--- Work instructions ---
[1] In the article on remote surgery tests, how far below the water will the seacraft be submerged during the NEEMO 9 drill?
[2] Please list every organization named in the article on remote surgery tests.

--- Text shown ---
- Opening Delimiter -

Extreme house calls

In spring 2006, U.S. and Canadian officials will test the advanced technologies needed to deliver remote medical assistance.

What happens when an astronaut moving heavy equipment to explore the moon's surface injures a leg? Even if no physician or surgeon is aboard the spacecraft, fellow crewmembers might soon be able to perform emergency surgery using remotely controlled surgical robots and a high-speed audio/video link to surgeons back on Earth.

In spring 2006, U.S. and Canadian officials will test the advanced technologies needed to deliver remote medical assistance as part of the next stage of the NASA Extreme Environment Mission Operations (NEEMO) project.

In the upcoming NEEMO 9 drill, a surgeon in Toronto will communicate with astronauts aboard a seacraft submerged 62 feet below waters off the Florida coast and guide them through a simulated orthopedic surgery.

Conditions aboard the Aquarius seacraft are designed to mimic the extreme environment of space, but the exercise has even broader implications for telemedicine, which could be useful on battlefields and in remote rural areas where trained medical professionals are scarce.

"The goal is to reduce the burden on the person locally and allow the work to be done at a distance, to enable someone who is not trained at a specific task but is responding to an emergency in an extreme environment," said Dr. Mehran Anvari, director of the Centre for Minimal Access Surgery (CMAS) in Hamilton, Ontario. He was chief scientific officer for NEEMO 7.

NASA conducted that test last year with CMAS and the Canadian Space Agency. Next spring, NASA will launch the NEEMO 9 mission to probe deeper into certain aspects of telerobotics.

"NEEMO 7 was designed to address a central question we needed answered," said Gerry Moses, director of the Clinical Applications Division at the Army Medical Research and Materiel Command's Telemedicine and Advanced Technology Research Center.

That question was: Can a relatively unskilled worker successfully care for a patient with the assistance of a skilled surgeon in another location?

The Army center is funding NEEMO missions because of the crucial role it expects telemedicine to play in battlefield operations.

During NEEMO 7, astronauts under Anvari's remote guidance successfully manipulated tissue extracted from a pig, demonstrating that telementoring is possible even under the most extreme circumstances.

However, scientists also uncovered weaknesses in the application. "A key problem in the last mission was the robotics, which were too bulky [because] they were not sized to fit the Aquarius," Anvari said. NEEMO officials are working with the manufacturer, SRI International, to explore the possibility of constructing a smaller, more portable robot for use during NEEMO 9.

During NEEMO 9, space officials will also address latency and jitter issues associated with the high-speed networks that power the mission's telerobotics and communications links.

Latency can't be eliminated entirely, so exploring its impact on the mission has become a central theme of NEEMO 9.

Essentially, NEEMO 9 is designed to bolster all aspects of performing remote surgery.

"Just being able to speak with someone does not mean you can help them perform surgery," Anvari said. "For us it is critical that we understand and tweak all aspects of the system."

- Closing Delimiter -

--- Study material ---
- Opening Delimiter -

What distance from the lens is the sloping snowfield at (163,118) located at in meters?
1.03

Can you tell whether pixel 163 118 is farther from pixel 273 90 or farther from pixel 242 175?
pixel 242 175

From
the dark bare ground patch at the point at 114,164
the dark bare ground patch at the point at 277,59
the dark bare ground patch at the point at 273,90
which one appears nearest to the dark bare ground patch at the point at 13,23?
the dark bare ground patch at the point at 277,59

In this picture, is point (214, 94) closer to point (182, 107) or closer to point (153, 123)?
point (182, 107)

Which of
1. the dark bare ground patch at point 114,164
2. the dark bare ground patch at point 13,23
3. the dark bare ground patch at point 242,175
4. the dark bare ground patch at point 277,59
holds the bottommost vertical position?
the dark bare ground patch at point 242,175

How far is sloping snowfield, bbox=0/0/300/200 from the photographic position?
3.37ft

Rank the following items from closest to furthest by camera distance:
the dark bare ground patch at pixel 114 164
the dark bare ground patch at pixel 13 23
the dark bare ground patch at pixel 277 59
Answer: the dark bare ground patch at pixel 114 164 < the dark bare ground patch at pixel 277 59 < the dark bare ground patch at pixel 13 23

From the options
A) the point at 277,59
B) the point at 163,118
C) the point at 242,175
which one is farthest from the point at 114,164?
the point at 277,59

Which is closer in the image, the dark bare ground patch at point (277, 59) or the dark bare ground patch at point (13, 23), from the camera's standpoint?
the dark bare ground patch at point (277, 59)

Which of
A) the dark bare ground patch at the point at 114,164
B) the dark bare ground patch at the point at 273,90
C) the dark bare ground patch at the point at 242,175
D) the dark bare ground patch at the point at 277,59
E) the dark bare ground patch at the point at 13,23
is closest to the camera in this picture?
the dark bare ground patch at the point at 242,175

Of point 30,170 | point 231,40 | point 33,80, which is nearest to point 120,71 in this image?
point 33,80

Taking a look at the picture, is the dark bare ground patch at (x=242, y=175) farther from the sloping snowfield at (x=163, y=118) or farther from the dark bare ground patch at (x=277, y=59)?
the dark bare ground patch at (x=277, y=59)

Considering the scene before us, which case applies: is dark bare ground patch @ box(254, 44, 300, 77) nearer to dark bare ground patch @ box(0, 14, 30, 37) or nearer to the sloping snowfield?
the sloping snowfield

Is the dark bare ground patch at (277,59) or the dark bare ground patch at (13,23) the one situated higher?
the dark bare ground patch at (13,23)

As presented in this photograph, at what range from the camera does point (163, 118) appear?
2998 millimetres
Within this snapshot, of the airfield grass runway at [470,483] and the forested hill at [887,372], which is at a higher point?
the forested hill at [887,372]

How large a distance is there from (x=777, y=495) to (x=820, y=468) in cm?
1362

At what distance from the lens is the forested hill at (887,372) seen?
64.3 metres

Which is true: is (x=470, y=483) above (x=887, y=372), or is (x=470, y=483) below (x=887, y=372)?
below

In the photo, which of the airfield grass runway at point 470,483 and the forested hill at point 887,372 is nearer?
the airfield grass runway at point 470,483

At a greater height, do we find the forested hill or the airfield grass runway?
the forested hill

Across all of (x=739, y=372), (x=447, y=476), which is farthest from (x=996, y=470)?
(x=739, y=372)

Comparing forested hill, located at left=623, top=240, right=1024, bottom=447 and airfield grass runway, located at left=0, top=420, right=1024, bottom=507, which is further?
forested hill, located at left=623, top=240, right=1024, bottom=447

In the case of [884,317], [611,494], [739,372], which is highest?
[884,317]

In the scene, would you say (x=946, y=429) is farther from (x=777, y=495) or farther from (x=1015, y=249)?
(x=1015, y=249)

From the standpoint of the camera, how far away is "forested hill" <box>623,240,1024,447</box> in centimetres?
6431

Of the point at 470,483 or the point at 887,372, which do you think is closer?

- Closing Delimiter -

--- Solutions ---
[1] 62 feet below the waters off the Florida coast.

[2]
NASA
Centre for Minimal Access Surgery (CMAS)
Canadian Space Agency
Army Medical Research and Materiel Command's Telemedicine and Advanced Technology Research Center
SRI International